··· ENTRIES PROVIDED ···

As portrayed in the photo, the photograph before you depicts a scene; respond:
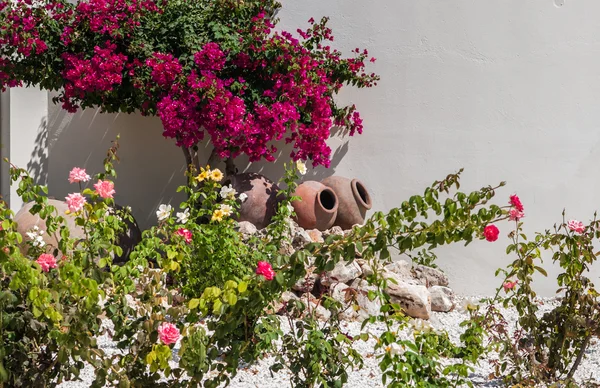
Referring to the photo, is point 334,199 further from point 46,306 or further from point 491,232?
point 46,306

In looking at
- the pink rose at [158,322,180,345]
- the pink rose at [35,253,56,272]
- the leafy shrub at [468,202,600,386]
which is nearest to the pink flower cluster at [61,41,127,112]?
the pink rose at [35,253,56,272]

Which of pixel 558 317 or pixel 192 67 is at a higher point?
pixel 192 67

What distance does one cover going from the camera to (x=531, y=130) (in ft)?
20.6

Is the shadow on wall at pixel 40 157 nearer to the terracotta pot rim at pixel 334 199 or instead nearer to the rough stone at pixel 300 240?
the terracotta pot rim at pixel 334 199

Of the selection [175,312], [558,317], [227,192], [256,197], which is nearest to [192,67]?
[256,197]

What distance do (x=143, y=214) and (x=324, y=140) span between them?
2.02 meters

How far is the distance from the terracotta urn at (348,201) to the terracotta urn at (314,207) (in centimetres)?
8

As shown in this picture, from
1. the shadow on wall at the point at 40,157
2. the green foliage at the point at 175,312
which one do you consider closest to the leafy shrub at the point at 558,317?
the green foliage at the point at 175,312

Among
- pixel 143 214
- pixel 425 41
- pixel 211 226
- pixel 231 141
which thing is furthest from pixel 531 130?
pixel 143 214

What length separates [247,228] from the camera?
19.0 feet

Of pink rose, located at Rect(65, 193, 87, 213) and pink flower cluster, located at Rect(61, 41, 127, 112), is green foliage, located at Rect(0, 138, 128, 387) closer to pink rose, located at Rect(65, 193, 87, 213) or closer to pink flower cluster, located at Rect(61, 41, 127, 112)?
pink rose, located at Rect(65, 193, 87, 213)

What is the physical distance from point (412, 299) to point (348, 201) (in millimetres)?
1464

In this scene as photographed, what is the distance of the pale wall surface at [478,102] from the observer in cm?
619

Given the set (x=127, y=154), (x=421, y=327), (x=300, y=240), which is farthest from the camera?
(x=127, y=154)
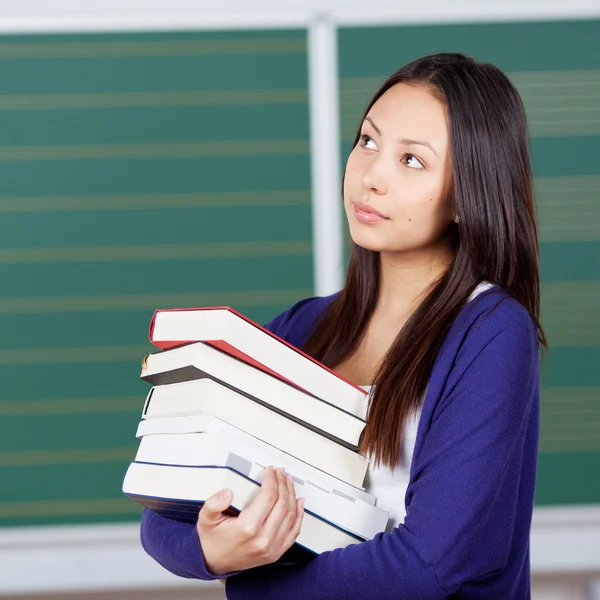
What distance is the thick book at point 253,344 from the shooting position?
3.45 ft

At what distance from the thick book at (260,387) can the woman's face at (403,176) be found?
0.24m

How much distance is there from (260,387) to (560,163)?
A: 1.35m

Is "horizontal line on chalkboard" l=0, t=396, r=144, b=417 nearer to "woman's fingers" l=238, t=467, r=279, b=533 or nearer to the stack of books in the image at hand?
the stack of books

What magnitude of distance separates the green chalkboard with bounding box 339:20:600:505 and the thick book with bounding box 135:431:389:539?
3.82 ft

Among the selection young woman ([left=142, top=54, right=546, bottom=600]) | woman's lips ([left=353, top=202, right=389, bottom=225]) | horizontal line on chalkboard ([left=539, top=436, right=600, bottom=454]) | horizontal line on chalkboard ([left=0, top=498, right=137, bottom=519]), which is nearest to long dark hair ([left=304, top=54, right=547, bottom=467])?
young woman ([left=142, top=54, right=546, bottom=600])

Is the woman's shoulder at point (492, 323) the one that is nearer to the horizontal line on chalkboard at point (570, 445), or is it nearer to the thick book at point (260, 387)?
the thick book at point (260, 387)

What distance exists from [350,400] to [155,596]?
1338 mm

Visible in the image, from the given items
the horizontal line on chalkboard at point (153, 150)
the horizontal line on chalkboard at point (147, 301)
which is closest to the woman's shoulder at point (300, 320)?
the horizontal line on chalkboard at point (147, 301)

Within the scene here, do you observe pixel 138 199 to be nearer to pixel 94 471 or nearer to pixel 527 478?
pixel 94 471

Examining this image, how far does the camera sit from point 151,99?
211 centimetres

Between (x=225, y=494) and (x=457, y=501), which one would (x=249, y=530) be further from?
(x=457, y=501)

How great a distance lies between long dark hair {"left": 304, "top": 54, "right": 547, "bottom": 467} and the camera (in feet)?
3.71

···

Starting at the line that contains "image at hand?", retype each line through the end of the listing above and nothing else.

Is "horizontal line on chalkboard" l=0, t=396, r=144, b=417 nearer to "woman's fingers" l=238, t=467, r=279, b=533 or nearer to the stack of books in the image at hand?
the stack of books

What magnitude of distance separates the green chalkboard with bounding box 339:20:600:505 and the thick book with bounding box 135:431:389:539?
3.82 ft

Among the selection young woman ([left=142, top=54, right=546, bottom=600]) | woman's lips ([left=353, top=202, right=389, bottom=225]) | horizontal line on chalkboard ([left=539, top=436, right=600, bottom=454]) | horizontal line on chalkboard ([left=0, top=498, right=137, bottom=519]), which is nearest to long dark hair ([left=304, top=54, right=547, bottom=467])?
young woman ([left=142, top=54, right=546, bottom=600])

Is the woman's shoulder at point (492, 323) the one that is nearer to the horizontal line on chalkboard at point (570, 445), or is it nearer to the thick book at point (260, 387)?
the thick book at point (260, 387)

What distance exists from [350,400] to [155,596]?
1338 mm

Visible in the image, from the given items
the horizontal line on chalkboard at point (153, 150)
the horizontal line on chalkboard at point (147, 301)
which is closest to the woman's shoulder at point (300, 320)?
the horizontal line on chalkboard at point (147, 301)

Within the scene here, do you observe pixel 138 199 to be nearer to pixel 94 471 or nearer to pixel 527 478?
pixel 94 471

Examining this image, how far does the camera sit from point 151,99?
211 centimetres

Between (x=225, y=494) and (x=457, y=501), which one would (x=249, y=530) be further from?
(x=457, y=501)

How great a distance lies between long dark hair {"left": 304, "top": 54, "right": 547, "bottom": 467} and the camera (in feet)?
3.71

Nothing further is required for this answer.